[SUPPLIED TEXT Boundary: Start]
I will definetly look into Ruby on Rails, i get the impression that it's a pretty lightweight but capable framework compared to others

Thanks:)

Ruby on Rails is definitely not lightweight. Maybe Flask would suit you better.
Rails is basically just super Django. Its aims to be a similar proposition. If you find it too complex you should look at Flask like the other poster suggested.

I'm working from the perspective that you want to get this over the finish line as soon as possible and its about delivering the product. With that assumption, I'd say stick with Django because you'll have everything you need and the built in admin site should let you take big shortcuts.

If you want to learn more and make more decisions yourself Flask would be a good option, you just might have to set things up that you'd get for free with Django. If you're OK with that, then that's cool.

Good response, just a side note: there are much simpler and cheaper hosting options than EC2. Consider Heroku, AWS Elsastic Beanstalk, probably others.
What are you using right now to document your life goals and follow your own progress? What are you trying to solve?

Have you talked with people who have a similar problem? What are they doing to solve it? Are they using any applications or websites? Why, or why not?

Why do people not write down their goals, or why do they use pen and paper, or why do they use other apps if any?

If you're doing this only for fun and you don't care about the outcome, then it doesn't matter the stack. Choose one you like.

If you're doing this as an actual endeavor, which is likely given you've mentioned users buying subscriptions, then I suggest you start by digging a bit deeper into the problem and figure out the reasons for nonconsumption.

I'd say depends on the program language you are most familiar with. For example, if you know Python the best, you should definitely Django. If you are a Javascript person, go for Node.js, if Ruby then Ruby on Rails. You get the point :) Use your current experience to your advantage.

If you don't know programming, I'd recommend learning Python and then Django.

Go is a fantastic programming language...

You'll be productive in less than one week...

If you want to learn how to build a SaaS/web application in Golang...

> Read... https://amzn.to/377L2Sa

I am old school, so I will give my tech stack: Bootstrap, jQuery, C++ and PostgreSQL. That is all. Not much moving parts.
[SUPPLIED TEXT Boundary: End]
- _EXERCISE AIM_
Please carry on the forum discussion about choosing a web framework from the point where it stops. The items after this are separate material, apart from the framework discussion.
[DATA LISTING Boundary: Start]
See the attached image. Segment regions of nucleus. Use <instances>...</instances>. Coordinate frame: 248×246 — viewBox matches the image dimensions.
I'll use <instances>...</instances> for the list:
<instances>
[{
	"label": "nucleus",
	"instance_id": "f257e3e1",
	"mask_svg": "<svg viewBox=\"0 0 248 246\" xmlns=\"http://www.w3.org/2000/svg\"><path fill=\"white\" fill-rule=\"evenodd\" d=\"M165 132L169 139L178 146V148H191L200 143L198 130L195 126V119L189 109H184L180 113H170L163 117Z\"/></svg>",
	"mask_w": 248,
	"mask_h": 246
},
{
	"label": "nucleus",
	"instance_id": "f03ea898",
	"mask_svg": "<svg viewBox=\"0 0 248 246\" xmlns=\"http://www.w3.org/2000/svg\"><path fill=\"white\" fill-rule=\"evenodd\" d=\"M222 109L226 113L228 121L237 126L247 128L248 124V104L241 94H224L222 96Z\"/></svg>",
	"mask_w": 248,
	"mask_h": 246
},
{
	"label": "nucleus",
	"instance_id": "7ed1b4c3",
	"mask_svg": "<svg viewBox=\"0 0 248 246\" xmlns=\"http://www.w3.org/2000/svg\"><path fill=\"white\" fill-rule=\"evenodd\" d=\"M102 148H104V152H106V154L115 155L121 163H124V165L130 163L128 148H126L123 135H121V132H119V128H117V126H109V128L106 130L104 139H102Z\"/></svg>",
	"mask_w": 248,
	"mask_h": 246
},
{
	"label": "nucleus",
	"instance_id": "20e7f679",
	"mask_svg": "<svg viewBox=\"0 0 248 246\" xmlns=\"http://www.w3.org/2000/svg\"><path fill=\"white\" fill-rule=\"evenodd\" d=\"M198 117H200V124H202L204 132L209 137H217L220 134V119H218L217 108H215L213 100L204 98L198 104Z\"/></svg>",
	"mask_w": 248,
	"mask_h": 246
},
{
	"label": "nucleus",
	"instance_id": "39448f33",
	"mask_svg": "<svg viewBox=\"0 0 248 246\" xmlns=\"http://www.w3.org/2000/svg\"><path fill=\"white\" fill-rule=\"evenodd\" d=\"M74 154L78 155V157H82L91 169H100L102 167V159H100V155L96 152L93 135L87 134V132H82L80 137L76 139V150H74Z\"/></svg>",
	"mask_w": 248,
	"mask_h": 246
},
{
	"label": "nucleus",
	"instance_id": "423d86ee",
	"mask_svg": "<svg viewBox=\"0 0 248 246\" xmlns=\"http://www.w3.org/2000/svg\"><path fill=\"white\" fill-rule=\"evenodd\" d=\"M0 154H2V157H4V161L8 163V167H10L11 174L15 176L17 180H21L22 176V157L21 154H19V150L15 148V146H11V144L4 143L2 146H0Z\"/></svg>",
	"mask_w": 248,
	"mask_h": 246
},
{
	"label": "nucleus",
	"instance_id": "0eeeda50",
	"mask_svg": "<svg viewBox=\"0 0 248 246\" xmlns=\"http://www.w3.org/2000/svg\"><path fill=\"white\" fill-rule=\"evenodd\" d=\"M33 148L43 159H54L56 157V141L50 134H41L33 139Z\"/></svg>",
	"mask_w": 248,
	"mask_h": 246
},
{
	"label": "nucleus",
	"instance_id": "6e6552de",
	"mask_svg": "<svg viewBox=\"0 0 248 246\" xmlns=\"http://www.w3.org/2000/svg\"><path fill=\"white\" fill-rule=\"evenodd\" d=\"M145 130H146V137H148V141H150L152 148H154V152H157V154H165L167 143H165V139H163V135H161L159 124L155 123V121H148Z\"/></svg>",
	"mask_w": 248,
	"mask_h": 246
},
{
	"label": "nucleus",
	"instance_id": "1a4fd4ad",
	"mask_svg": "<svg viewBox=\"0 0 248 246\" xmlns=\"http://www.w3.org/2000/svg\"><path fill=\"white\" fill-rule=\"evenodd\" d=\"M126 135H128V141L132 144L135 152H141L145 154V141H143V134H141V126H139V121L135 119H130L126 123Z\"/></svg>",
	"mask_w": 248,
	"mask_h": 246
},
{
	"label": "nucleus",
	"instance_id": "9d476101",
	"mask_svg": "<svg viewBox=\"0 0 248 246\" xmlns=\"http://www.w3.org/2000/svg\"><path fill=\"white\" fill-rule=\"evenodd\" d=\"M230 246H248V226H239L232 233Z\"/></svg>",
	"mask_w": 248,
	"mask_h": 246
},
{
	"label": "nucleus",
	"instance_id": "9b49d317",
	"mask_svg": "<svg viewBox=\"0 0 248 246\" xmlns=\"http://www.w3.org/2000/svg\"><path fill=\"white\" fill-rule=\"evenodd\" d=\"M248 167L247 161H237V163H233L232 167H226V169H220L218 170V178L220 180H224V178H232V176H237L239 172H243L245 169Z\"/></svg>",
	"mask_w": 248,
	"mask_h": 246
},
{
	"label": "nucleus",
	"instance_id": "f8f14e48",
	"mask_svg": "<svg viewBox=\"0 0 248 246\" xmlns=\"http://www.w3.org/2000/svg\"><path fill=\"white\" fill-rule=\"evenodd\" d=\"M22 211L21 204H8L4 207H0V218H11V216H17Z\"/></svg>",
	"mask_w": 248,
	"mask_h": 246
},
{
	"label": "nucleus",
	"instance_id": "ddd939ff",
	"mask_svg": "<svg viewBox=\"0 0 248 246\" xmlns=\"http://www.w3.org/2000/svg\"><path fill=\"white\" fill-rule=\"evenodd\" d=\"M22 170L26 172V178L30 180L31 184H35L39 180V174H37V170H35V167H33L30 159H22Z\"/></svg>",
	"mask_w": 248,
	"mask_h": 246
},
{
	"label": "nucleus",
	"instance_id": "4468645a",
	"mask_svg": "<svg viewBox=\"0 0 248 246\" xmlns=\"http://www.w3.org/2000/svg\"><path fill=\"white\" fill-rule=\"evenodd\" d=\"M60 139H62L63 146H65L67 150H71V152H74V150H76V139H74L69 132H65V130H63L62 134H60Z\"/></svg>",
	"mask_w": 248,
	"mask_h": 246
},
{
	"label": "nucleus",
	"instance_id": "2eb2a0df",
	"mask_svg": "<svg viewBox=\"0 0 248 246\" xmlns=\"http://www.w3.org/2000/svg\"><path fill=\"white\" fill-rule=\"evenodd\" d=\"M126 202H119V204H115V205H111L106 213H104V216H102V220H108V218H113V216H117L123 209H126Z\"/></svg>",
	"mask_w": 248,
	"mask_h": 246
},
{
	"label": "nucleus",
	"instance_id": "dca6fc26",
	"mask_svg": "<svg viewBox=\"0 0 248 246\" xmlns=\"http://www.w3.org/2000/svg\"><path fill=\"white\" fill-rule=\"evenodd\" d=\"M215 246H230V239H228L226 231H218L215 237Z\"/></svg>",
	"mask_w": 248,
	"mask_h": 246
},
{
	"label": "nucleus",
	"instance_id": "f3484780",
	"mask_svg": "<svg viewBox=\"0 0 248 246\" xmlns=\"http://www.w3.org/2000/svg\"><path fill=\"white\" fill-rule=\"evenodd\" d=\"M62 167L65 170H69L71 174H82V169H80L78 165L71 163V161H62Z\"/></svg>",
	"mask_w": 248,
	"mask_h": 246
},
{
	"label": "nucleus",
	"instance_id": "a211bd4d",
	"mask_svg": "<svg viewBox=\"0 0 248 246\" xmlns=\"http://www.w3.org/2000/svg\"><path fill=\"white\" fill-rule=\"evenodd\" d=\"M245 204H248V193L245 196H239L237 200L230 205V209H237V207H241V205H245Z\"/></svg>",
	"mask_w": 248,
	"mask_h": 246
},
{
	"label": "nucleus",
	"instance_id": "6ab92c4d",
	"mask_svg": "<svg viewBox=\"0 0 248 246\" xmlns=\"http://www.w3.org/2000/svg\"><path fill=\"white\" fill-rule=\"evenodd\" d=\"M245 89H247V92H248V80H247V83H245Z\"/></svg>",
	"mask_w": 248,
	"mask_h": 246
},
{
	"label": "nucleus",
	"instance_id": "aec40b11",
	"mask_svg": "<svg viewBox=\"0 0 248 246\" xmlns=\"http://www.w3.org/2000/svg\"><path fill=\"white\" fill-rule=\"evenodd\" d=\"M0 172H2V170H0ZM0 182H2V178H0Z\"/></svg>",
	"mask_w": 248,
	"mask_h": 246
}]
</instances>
[DATA LISTING Boundary: End]
- _OUTPUT OF THE EXERCISE_
But if you want something that will get you up and running quickly then go with Bootstrap, jQuery, Django and PostgreSQL.

I am only starting with it myself, so I mostly see the benefits without actually being aware of the drawbacks, but you might consider Elixir and its most used web framework Phoenix.

It has some inspirations of Ruby/Ruby on Rails. José Valim (Elixir creator) had background in it and started creating it when Ruby was trying to solve multi-core/concurrency and somehow found about Erlang and its VM (BEAM).

Language and framework is probably one of the less important decisions, unless you want to learn that specifically. Easy mode is one of the monolith frameworks, Rails/Django/Phoenix/Laravel are popular here. For the BYO style, Flask/Express/Sinatra - I also have recently come to really enjoy FastAPI and recommend it. Basically you want to avoid anything too exotic and ideally stick to something boring and productive that you know.
Its worthy to note that I've never felt Java has had something as nice as Rails/Django/Phoenix/Laravel. SpringBoot seems to be a cluster of libs instead of a full package like the above listed with a nice community and awesome CLI tools around it. e.g `rails routes`, `rails generate` etc
I think you should use the HHJC stack:

HTML, HTTP, JavaScript, and CSS.

I want to piggyback on this question and ask the community in general. How does asp.net core compare to Django / Ruby on Rails for creating this type of SaaS. Asking specifically for speed of development.